- **Directions**
Can you output every line of the material below verbatim, leaving out the pictures?

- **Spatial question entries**
## START
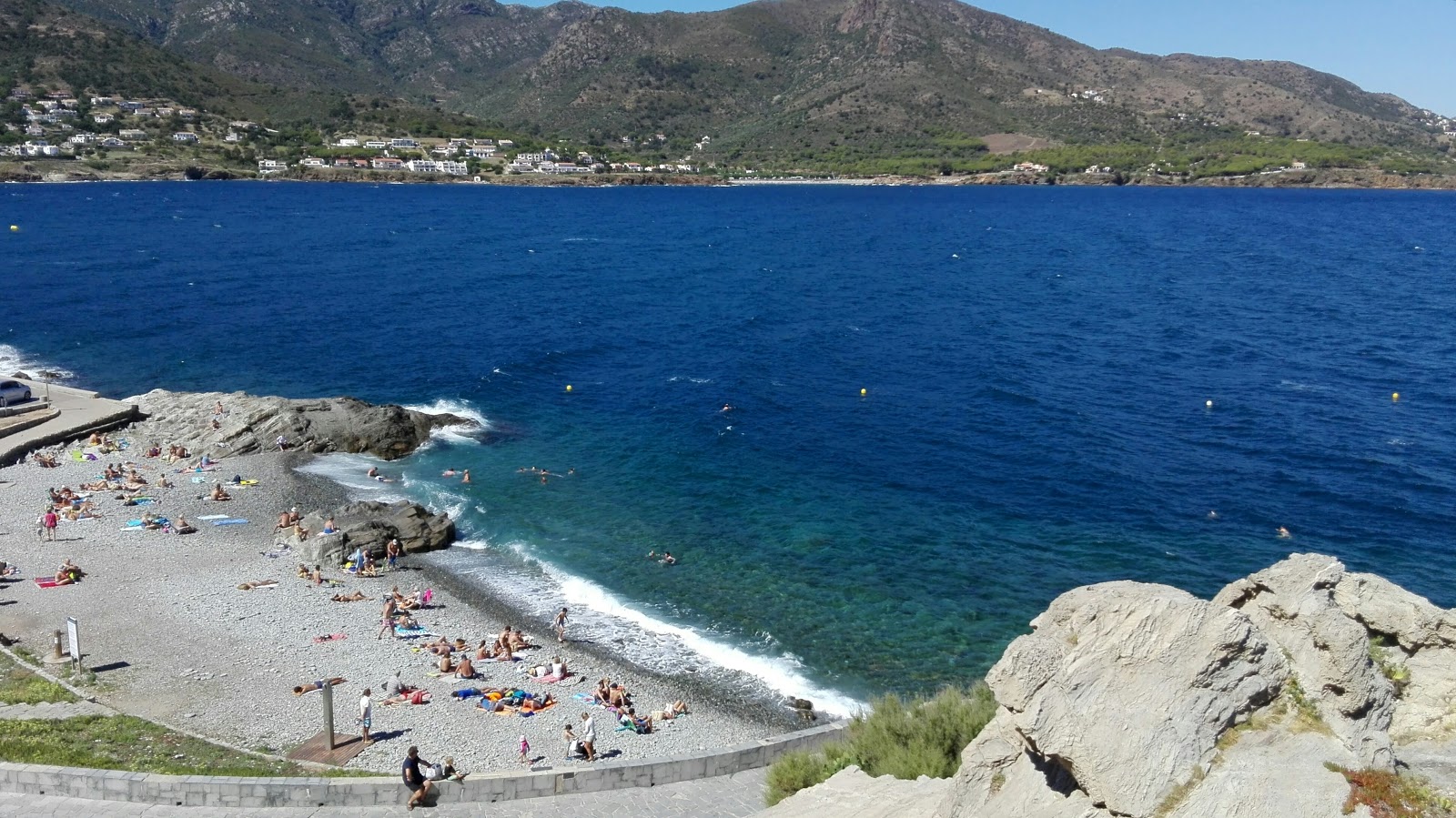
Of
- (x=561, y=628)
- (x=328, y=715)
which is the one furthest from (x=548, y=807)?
(x=561, y=628)

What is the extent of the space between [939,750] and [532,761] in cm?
911

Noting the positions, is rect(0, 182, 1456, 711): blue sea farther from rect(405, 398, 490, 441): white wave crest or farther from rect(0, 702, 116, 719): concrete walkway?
rect(0, 702, 116, 719): concrete walkway

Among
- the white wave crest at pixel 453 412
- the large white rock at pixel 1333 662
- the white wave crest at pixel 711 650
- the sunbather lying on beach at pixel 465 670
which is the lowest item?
the white wave crest at pixel 711 650

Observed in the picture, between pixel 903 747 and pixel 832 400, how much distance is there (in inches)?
1346

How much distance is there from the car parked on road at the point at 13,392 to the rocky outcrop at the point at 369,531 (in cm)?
1794

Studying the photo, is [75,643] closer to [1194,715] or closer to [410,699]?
[410,699]

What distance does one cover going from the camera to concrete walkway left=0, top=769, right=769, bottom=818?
15508mm

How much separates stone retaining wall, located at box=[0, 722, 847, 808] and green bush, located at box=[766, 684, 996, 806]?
2.54m

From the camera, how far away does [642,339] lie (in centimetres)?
6431

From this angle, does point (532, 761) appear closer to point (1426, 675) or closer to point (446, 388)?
point (1426, 675)

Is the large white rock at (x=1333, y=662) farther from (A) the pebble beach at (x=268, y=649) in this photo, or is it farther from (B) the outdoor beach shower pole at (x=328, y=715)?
(B) the outdoor beach shower pole at (x=328, y=715)

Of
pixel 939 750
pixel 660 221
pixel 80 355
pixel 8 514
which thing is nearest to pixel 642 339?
pixel 80 355

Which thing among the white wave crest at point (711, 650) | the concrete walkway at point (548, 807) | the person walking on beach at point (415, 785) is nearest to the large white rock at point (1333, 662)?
the concrete walkway at point (548, 807)

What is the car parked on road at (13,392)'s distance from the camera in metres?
## END
- **Problem solution**
Of
- (x=561, y=628)
- (x=328, y=715)
which is the one furthest from (x=548, y=807)?
(x=561, y=628)

What is the extent of the space between [939,750] and [532,761] in cm?
911

Noting the positions, is rect(0, 182, 1456, 711): blue sea farther from rect(405, 398, 490, 441): white wave crest or farther from rect(0, 702, 116, 719): concrete walkway?
rect(0, 702, 116, 719): concrete walkway

Among
- the white wave crest at pixel 453 412
- the large white rock at pixel 1333 662
- the white wave crest at pixel 711 650
- the sunbather lying on beach at pixel 465 670
which is the lowest item?
the white wave crest at pixel 711 650

Observed in the picture, between pixel 903 747 and pixel 832 400, how much distance is there (in inches)?
1346

How much distance is there from the car parked on road at the point at 13,392 to the rocky outcrop at the point at 369,531 (in cm)?
1794

Studying the photo, is [75,643] closer to [1194,715] or closer to [410,699]?
[410,699]

What distance does one cover going from the camera to concrete walkway left=0, top=769, right=769, bottom=818?
15508mm

How much separates stone retaining wall, located at box=[0, 722, 847, 808] and green bush, located at box=[766, 684, 996, 806]?
2.54m

From the camera, how far away does [642,339] lie (in centimetres)?
6431

From this angle, does point (532, 761) appear closer to point (1426, 675) or closer to point (446, 388)?
point (1426, 675)

Is the large white rock at (x=1333, y=662) farther from (A) the pebble beach at (x=268, y=649) in this photo, or is it farther from (B) the outdoor beach shower pole at (x=328, y=715)?
(B) the outdoor beach shower pole at (x=328, y=715)

Of
pixel 939 750
pixel 660 221
pixel 80 355
pixel 8 514
which thing is nearest to pixel 642 339?
pixel 80 355

Which thing among the white wave crest at point (711, 650) | the concrete walkway at point (548, 807) | the person walking on beach at point (415, 785) is nearest to the large white rock at point (1333, 662)?
the concrete walkway at point (548, 807)

What is the car parked on road at (13,392)'s distance from the camera in metres?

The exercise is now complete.